### The tasks
A: In the review of Piketty's book, what year does his analysis go back to?
B: Please translate this sentence from the review of Piketty's book into Spanish: "That caveat aside, however, Piketty deserves huge credit for an epic and groundbreaking study of national inequalities, which deserves to be read by everyone."
C: Pick up the review of Piketty's book after its final sentence and keep writing.

### Extract to read
-- begin --
In terms of accessibility...the book is handsomely written and translated, with a flowing prose in which Piketty liberally marshalls literary references, from Honore de Balzac to Jane Austen, to illustrate his arguments, the text does become rather repetitive and congested with too many asides and caveats. This minor quibble aside, however, there is no reason why thegeneral reader cannot appreciate the intellectual delights on offer ... Of course, that this is hardly news; rather, what gives the book’s intellectual thrust its potent freshness is not so much its arguments or conclusions, but the fact that Piketty has analysed data going back to the year 1700 and 'proved' that inequality is reaching extreme, dangerous and unjust levels, particularly when it comes to the top 1% and, even more so, the top 0.1% of the global population ... Piketty mentions that in previous centuries extreme inequality of wealth was almost considered as an acceptable condition of civilisation...In significant measure, this is still the case today, except that the division is now global: people in rich countries live lives of luxury – despite the financial crash – at the expense of poor countries and their cheap labour. And yet, this question of cheap labour in poor countries is one that Piketty does not address at all, surely the weakest point of an otherwise solid argument ... That caveat aside, however, Piketty deserves huge credit for an epic and groundbreaking study of national inequalities, which deserves to be read by everyone.
-- end --
### Information provided
-- begin --
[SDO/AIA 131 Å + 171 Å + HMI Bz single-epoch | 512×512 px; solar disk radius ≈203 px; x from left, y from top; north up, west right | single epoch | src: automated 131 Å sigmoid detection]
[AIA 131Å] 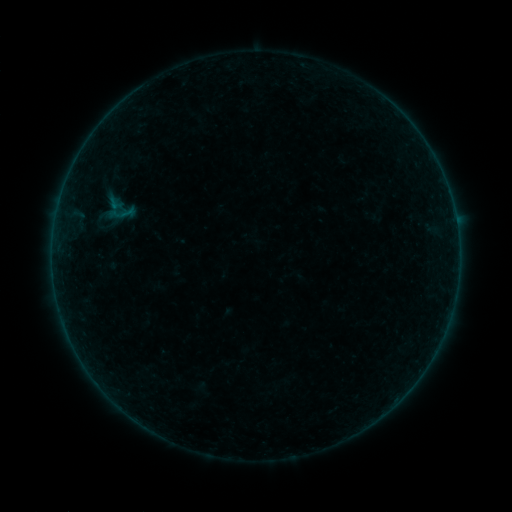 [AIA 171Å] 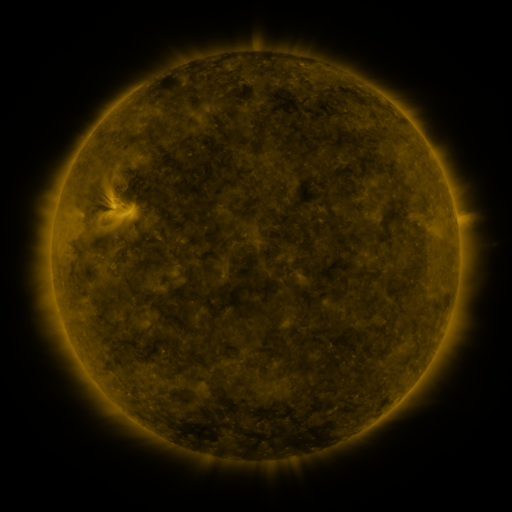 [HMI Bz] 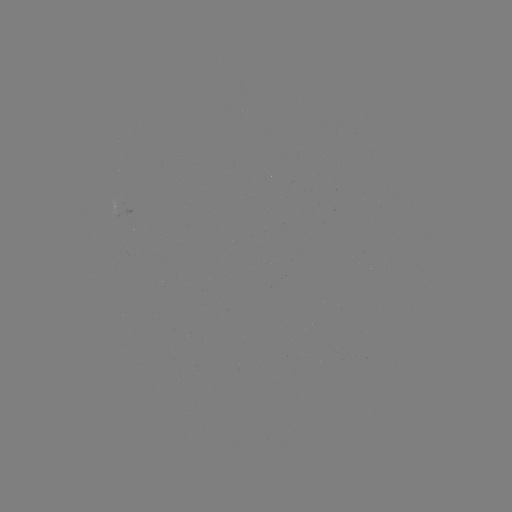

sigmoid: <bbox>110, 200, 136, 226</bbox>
-- end --
### Set of answers
A: The year 1700.

B: Dejando de lado esa salvedad, sin embargo, Piketty merece un enorme reconocimiento por un estudio épico y pionero de las desigualdades nacionales, que merece ser leído por todos.

C:
Because this is a book of great scope and ambition, one can see why it has attracted attention. For all those people who would like to have a big idea but can’t think of one, Piketty has given hope that there is a fundamental weakness in capitalism. And after so many breathless accounts of the recent financial crisis, a wide-ranging historical analysis of the distribution of the fruits of economic growth is a pleasant surprise ... Nevertheless, the claims made for Piketty’s book are exaggerated ... In essence, the principal weakness of the book is that the carefully assembled data do not live up to Piketty’s rhetoric about the nature of capitalism ... Inequality does matter, and measures to reduce it have a proper place in economic policy. But by promoting efficiency and raising living standards, a market economy has proved its worth. To argue that inequality is the fundamental weakness of modern capitalism, while ignoring capitalism’s achievements, may excite the well-heeled intellectual salons of Paris and New York, but most of us recognise that a market economy has served us well by creating growth and reducing poverty.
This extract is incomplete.